Sometimes a shovel has meaning. Just ask Stonehill College Senior Class President Tyler Normile who presented this year’s traditional senior class shovel to the college president.


This year’s shovel was the Ames Malleable Iron Potato Scoop.


Normile compared the Ames’ family innovation to the innovative spirit that Stonehill embodies and pursues in its students as he presented it to Stonehill College President Fr. John Denning, C.S.C.


As is tradition, the senior class president took the stage for the “Presentation of the Shovel.” In an ode to Stonehill’s beginnings, with the Ames family – famous for their shovels in innovation in their field – the senior chooses a shovel to remind the Stonehill Community of the importance of their history and place.


The potato scoop, as Normile explained, was a central innovation for potato farmers alike. The shovel, which features slits to allow for dirt and rocks to filter through, was a major solution to the issues the farmers had had with previous shovels. Normile compared the Ames’ family innovation to the innovative spirit that Stonehill embodies and pursues in its students.

“To the first years, I hope you remember where you are today,” Normile said. “Think back to this when you discover what your potato is. And to the seniors – we’ve made it this far, let’s make this last one count.”


The presentation was part of the 21st annual Convocation Ceremony at Stonehill, kicking off the school year Aug. 30.


Stonehill students gathered in the Stonehill College Fieldhouse to welcome the class of 2021 and salute the class of 2018 as well as “dedicate and rededicate themselves to the pursuit of learning and teaching” at the start of a new academic year, said Joseph Favazza, college provost and vice president of academic affairs.


The ceremony brought up some conflicting emitions for seniors.


“It’s a bittersweet feeling knowing that this convocation marks the beginning of my senior year,” senior Katie Foley said, “but I’m so excited for the year to come, and the future that lies beyond the Hill.”


Senior Nicholas Sangiovanni, introduced his “friend and mentor,” Professor Helga Duncan, who received the Hegarty Award for Excellence in Teaching last year.

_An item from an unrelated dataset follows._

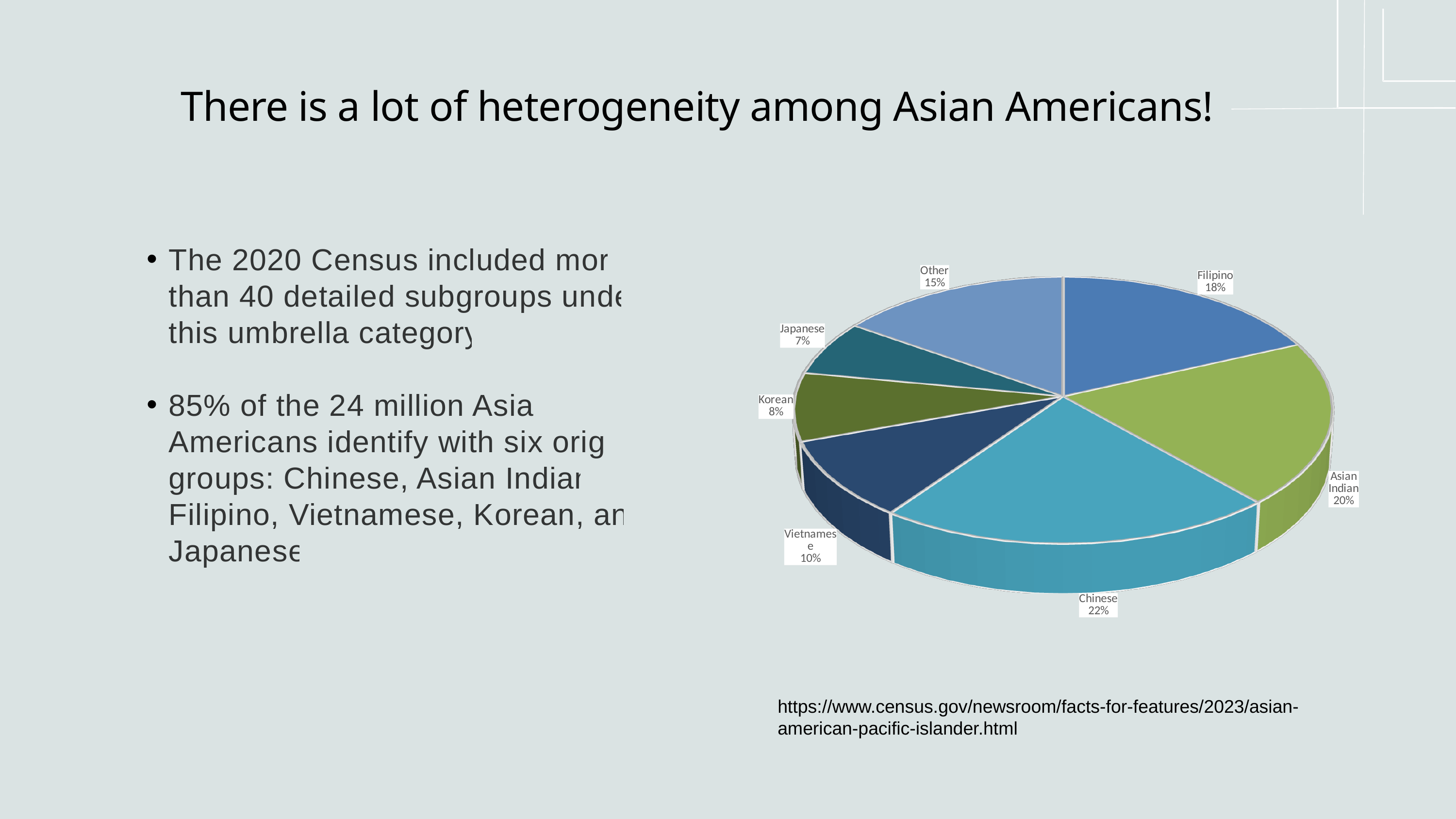
What is the value shown for Filipino? 18% Which group has the smallest slice of the pie? Japanese Which group has the largest slice of the pie? Chinese What is the value shown for Vietnamese? 10% What is the value shown for Korean? 8% How many slices does the pie chart have? 7 What is the value shown for Asian Indian? 20% What kind of chart is shown on the slide? pie chart What is the difference between the Chinese and Japanese shares? 15% What share of the pie does Chinese represent? 22% What is the value shown for Other? 15% Which is larger, the share for Filipino or the share for Other? Filipino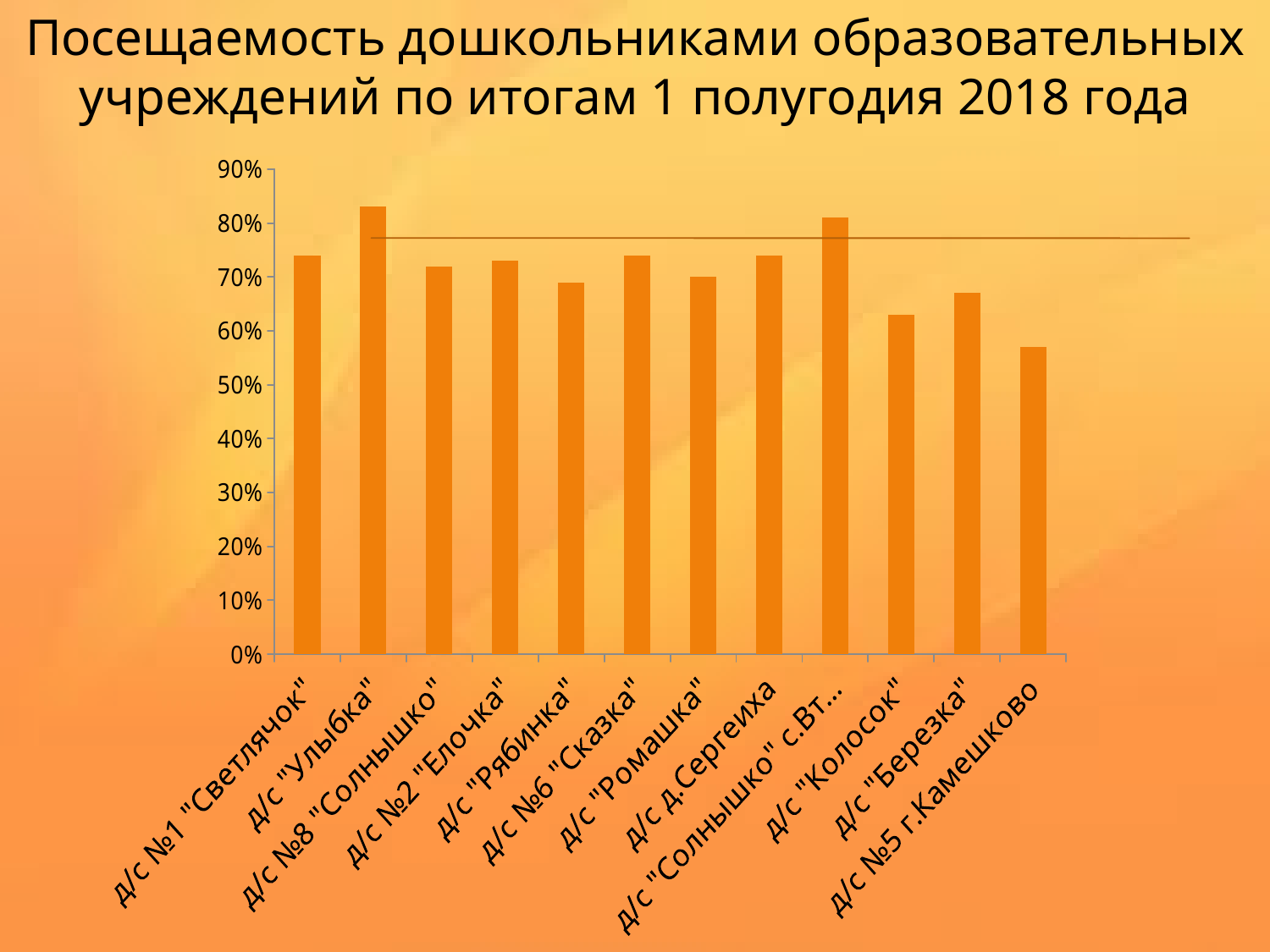
Which has the higher attendance: д/с "Улыбка" or д/с "Колосок"? д/с "Улыбка" Is the value for д/с "Березка" greater or less than 70%? less How many kindergartens (bars) are shown in the chart? 12 Which kindergarten has the highest attendance in the chart? д/с "Улыбка" Which has the lower attendance: д/с "Березка" or д/с №5 г.Камешково? д/с №5 г.Камешково What is the highest value shown on the vertical axis of the chart? 90% What kind of chart is shown on the slide? bar chart Is the value for д/с "Колосок" greater or less than 60%? greater Which kindergarten has the lowest attendance in the chart? д/с №5 г.Камешково Is the value for д/с "Улыбка" greater or less than 80%? greater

“’I don’t know,’” Sangiovanni said.


It was these words he attributed to be the most important words Duncan had ever said to him. He said those words gave him new insight because his teacher had placed herself on level terrain.


Duncan, wiping away tears after his comments, addressed the crowd with a call against anti-intellectualism, arguing that college is now, more than ever, more job-preparation focused over an intellectual experience of the whole person. By deciding to attend college, Duncan argued that students were making a statement against the track of anti-intellectualism this country seems to be on.


“Education is not a consumer good … a means to an end, it’s making the world a better and more just place … be curious, be open to that which is different,” Duncan said.


The Excellence in Teaching Award, an honor presented every year based on student, faculty, and staff nominations, was awarded to Bettina Scholz. Scholz was not able to attend, but in her absence, the former chair and dean of her college, Peter Ubertaccio received the award for her. He said hiring Scholz, attending her yearly review, and being on the committee for her tenure, were probably among the greatest moments of his career.


To close the 21st edition of Convocation at Stonehill, Father Denning welcomed the freshman class, encouraging them to become deeply engaged and look out for each other.


“I hope you know just how important your words and actions are,” he said.


Denning expressed sympathy and prayers to the people affected by Hurricane Harvey in Texas and quoted Martin Luther King in relation to the white supremacist march and tragedy in Charlottesville


He said injustice anywhere is a threat to justice everywhere. We all are tied in a single garment of destiny and we must work to deepen the spirit of solidarity among us.


“I pray we all have the conviction and moral compass to stand up to immoral scourges of our day … May we all grow in wisdom and justice and grace, and may Our Lady of the Summit watch over us all,” Denning said in closing.